*TASK TO CARRY OUT*
Please write out the film list excerpt on Star Trek IV and Midnight in Paris in full, word for word.

*** SOURCE EXTRACT Section Begins ***

16. Star Trek IV: The Voyage Home

The fourth, and perhaps most beloved, film in the original Star Trek series finds the crew of the Starship Enterprise traveling to San Francisco, circa 1986, to save the humpback whale from extinction. Cleverly plotted and assembled, while deploying a welcomely self-aware sense of humor that was all too infrequently displayed by the very serious series.

15. Midnight in Paris

In contrast to the big-budget extravaganzas elsewhere on our list, director Woody Allen chooses (unsurprisingly) to eschew special effects for his 2011 comedy; when Gil Pender goes back to the 1920s, he’s just sort of there. The expected fish-out-of-water jokes and inside-literature references ensue, but Midnight is most notable for its message, unusual in time travel narratives (and particularly in the nostalgia-tinged work of its creator), that the past is often romanticized out of proportion, and that even those whose past we long for are themselves restless and unhappy in their present.

*** SOURCE EXTRACT Section Ends ***
*** EXCERPTED RECORDS Section Begins ***

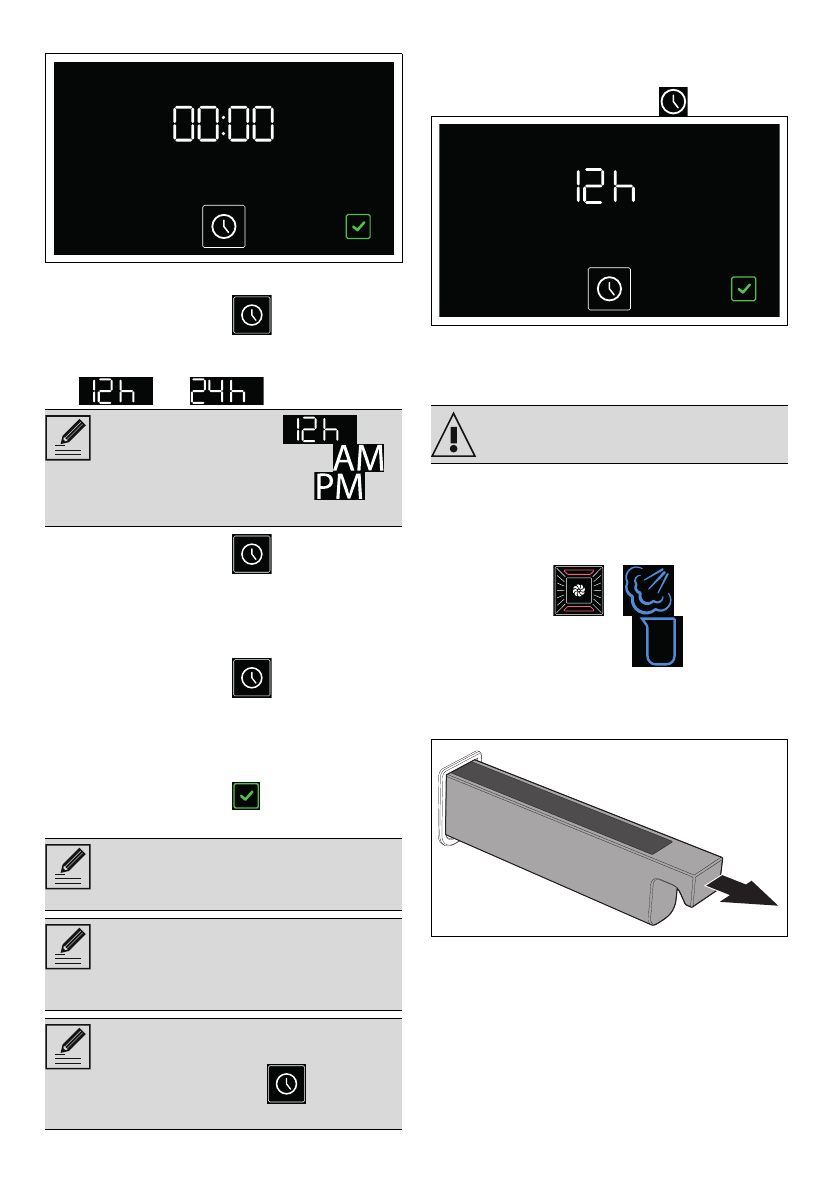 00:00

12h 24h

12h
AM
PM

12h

*** EXCERPTED RECORDS Section Ends ***
*** EXCERPTED RECORDS Section Begins ***

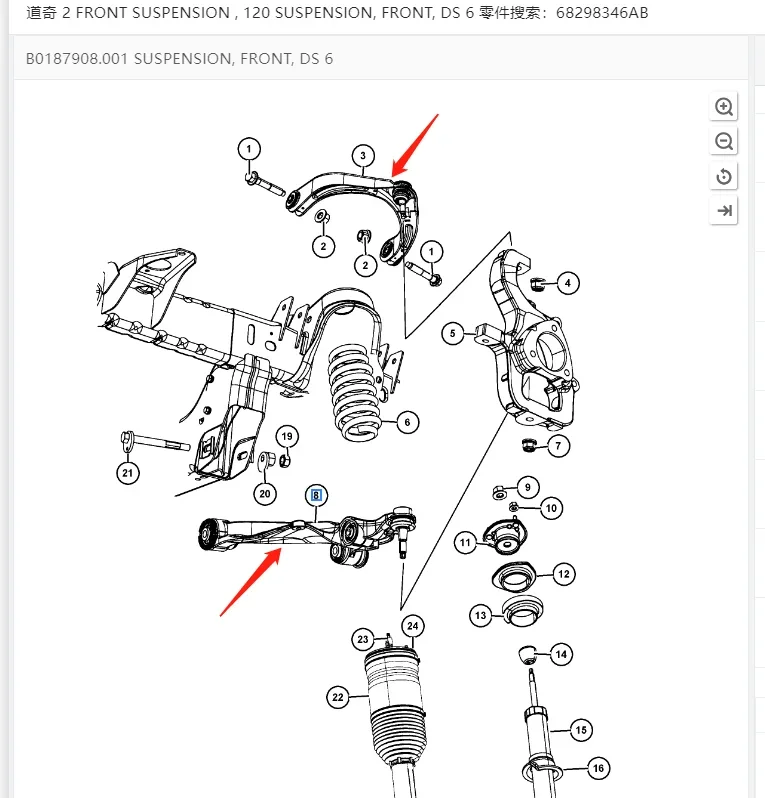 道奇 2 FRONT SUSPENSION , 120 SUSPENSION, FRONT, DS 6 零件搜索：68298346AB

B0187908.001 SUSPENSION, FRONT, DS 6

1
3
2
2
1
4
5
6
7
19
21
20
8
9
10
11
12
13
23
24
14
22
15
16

*** EXCERPTED RECORDS Section Ends ***

*WRITTEN RESPONSE*
16. Star Trek IV: The Voyage Home

The fourth, and perhaps most beloved, film in the original Star Trek series finds the crew of the Starship Enterprise traveling to San Francisco, circa 1986, to save the humpback whale from extinction. Cleverly plotted and assembled, while deploying a welcomely self-aware sense of humor that was all too infrequently displayed by the very serious series.

15. Midnight in Paris

In contrast to the big-budget extravaganzas elsewhere on our list, director Woody Allen chooses (unsurprisingly) to eschew special effects for his 2011 comedy; when Gil Pender goes back to the 1920s, he’s just sort of there. The expected fish-out-of-water jokes and inside-literature references ensue, but Midnight is most notable for its message, unusual in time travel narratives (and particularly in the nostalgia-tinged work of its creator), that the past is often romanticized out of proportion, and that even those whose past we long for are themselves restless and unhappy in their present.